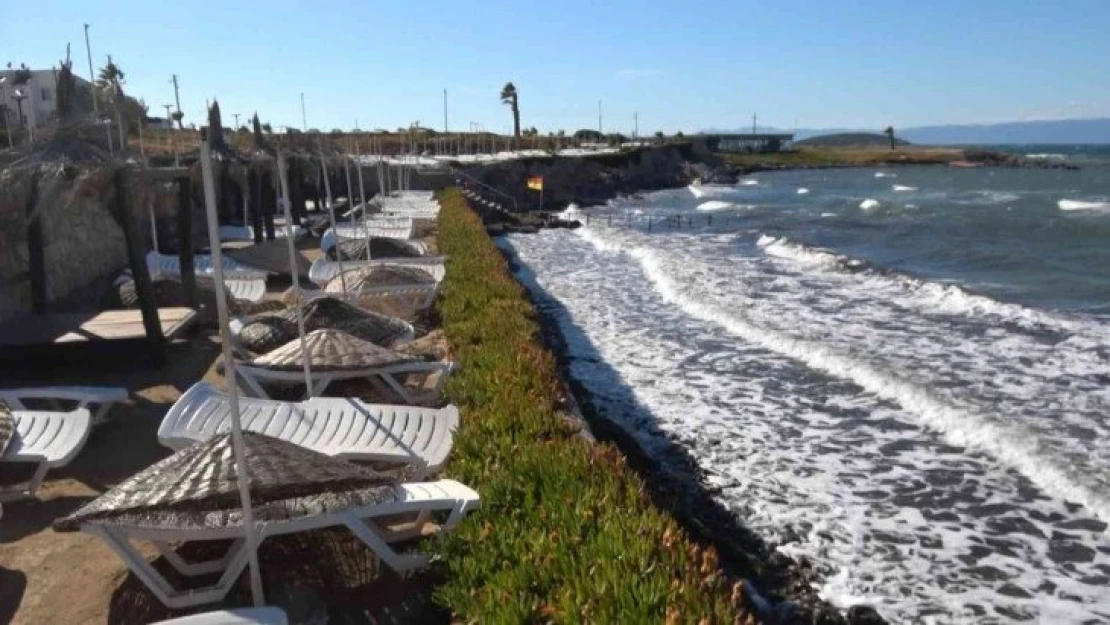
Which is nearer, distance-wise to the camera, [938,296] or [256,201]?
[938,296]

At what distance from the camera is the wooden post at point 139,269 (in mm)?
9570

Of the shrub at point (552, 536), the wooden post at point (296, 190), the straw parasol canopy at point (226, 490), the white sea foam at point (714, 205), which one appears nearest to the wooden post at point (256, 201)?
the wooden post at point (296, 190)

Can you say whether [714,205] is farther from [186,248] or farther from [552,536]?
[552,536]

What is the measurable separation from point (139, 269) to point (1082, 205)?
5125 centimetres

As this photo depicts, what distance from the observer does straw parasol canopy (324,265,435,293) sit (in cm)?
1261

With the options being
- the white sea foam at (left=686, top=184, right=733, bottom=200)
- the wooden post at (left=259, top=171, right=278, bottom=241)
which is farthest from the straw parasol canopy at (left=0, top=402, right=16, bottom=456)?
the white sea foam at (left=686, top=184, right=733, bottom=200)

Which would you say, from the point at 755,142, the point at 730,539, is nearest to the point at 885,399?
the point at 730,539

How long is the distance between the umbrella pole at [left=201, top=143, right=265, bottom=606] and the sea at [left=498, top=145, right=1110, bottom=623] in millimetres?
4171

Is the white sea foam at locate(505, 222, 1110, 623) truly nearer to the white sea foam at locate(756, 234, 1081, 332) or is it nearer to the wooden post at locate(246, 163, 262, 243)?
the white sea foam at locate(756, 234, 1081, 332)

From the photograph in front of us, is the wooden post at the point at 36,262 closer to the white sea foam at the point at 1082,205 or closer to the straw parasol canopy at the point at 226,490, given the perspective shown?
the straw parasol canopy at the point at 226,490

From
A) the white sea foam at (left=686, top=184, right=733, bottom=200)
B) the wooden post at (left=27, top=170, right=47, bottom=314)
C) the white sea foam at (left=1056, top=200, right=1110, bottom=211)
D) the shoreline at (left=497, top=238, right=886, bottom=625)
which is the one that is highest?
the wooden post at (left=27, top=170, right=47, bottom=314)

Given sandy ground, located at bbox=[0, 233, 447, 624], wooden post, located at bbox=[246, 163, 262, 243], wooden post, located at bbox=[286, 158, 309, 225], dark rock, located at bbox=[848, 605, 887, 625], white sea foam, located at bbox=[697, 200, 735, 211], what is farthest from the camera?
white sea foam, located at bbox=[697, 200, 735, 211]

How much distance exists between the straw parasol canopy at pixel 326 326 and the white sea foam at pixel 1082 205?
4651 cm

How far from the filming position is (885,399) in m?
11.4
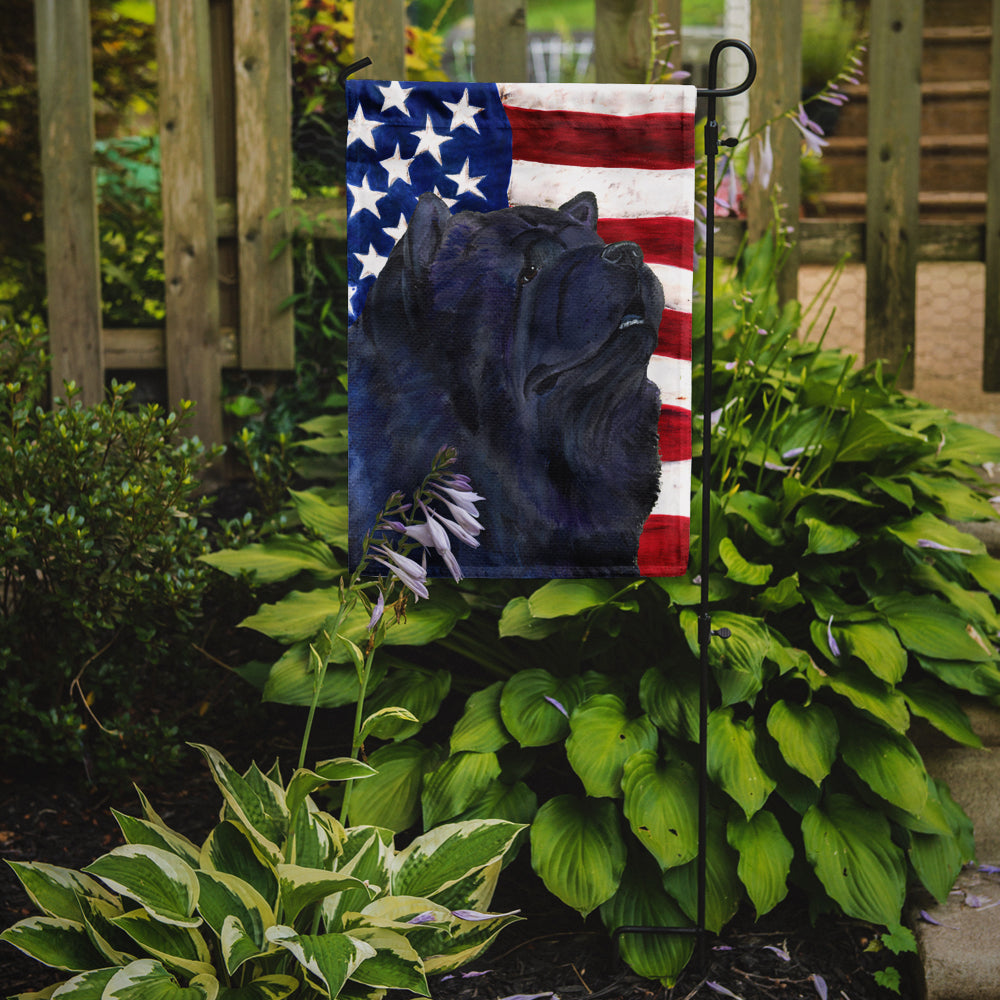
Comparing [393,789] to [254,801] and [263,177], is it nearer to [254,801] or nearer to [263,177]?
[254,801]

____

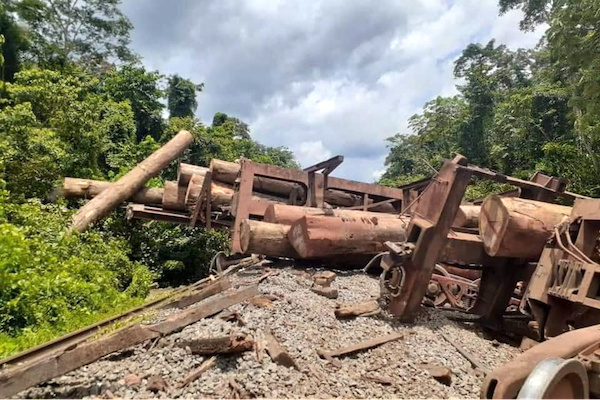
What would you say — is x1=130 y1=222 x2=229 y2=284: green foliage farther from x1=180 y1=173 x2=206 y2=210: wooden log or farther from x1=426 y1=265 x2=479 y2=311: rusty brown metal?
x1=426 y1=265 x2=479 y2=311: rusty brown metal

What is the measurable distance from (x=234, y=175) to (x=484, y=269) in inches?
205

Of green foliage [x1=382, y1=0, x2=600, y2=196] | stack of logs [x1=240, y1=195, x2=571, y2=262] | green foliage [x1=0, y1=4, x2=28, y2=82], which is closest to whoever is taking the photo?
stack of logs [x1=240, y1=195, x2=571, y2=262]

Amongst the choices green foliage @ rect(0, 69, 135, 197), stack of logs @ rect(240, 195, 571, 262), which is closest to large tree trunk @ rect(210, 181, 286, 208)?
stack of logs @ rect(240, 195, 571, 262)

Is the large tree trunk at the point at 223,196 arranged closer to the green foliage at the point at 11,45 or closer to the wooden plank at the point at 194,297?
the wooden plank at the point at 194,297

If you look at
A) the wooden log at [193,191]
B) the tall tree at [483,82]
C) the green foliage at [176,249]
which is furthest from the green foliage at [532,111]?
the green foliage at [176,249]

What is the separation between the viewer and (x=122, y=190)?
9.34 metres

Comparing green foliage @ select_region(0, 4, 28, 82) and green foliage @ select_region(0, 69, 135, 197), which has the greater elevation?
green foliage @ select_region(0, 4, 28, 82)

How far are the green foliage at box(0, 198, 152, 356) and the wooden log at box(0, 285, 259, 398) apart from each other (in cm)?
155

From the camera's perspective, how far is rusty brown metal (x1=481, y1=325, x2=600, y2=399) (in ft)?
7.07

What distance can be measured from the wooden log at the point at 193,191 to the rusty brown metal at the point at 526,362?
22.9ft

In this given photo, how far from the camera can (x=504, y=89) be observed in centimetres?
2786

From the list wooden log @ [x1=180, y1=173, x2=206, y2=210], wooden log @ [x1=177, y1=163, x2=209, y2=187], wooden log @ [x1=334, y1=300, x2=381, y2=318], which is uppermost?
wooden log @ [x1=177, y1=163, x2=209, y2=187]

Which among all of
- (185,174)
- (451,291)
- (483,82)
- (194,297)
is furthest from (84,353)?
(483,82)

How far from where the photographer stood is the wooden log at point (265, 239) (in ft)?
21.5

____

* Instruction *
Copy every line of the rows above that contains the word "logs".

* Exercise result *
Of green foliage [x1=382, y1=0, x2=600, y2=196] | stack of logs [x1=240, y1=195, x2=571, y2=262] | green foliage [x1=0, y1=4, x2=28, y2=82], which is closest to whoever is taking the photo?
stack of logs [x1=240, y1=195, x2=571, y2=262]
Amongst the choices green foliage @ rect(0, 69, 135, 197), stack of logs @ rect(240, 195, 571, 262), which is closest to large tree trunk @ rect(210, 181, 286, 208)?
stack of logs @ rect(240, 195, 571, 262)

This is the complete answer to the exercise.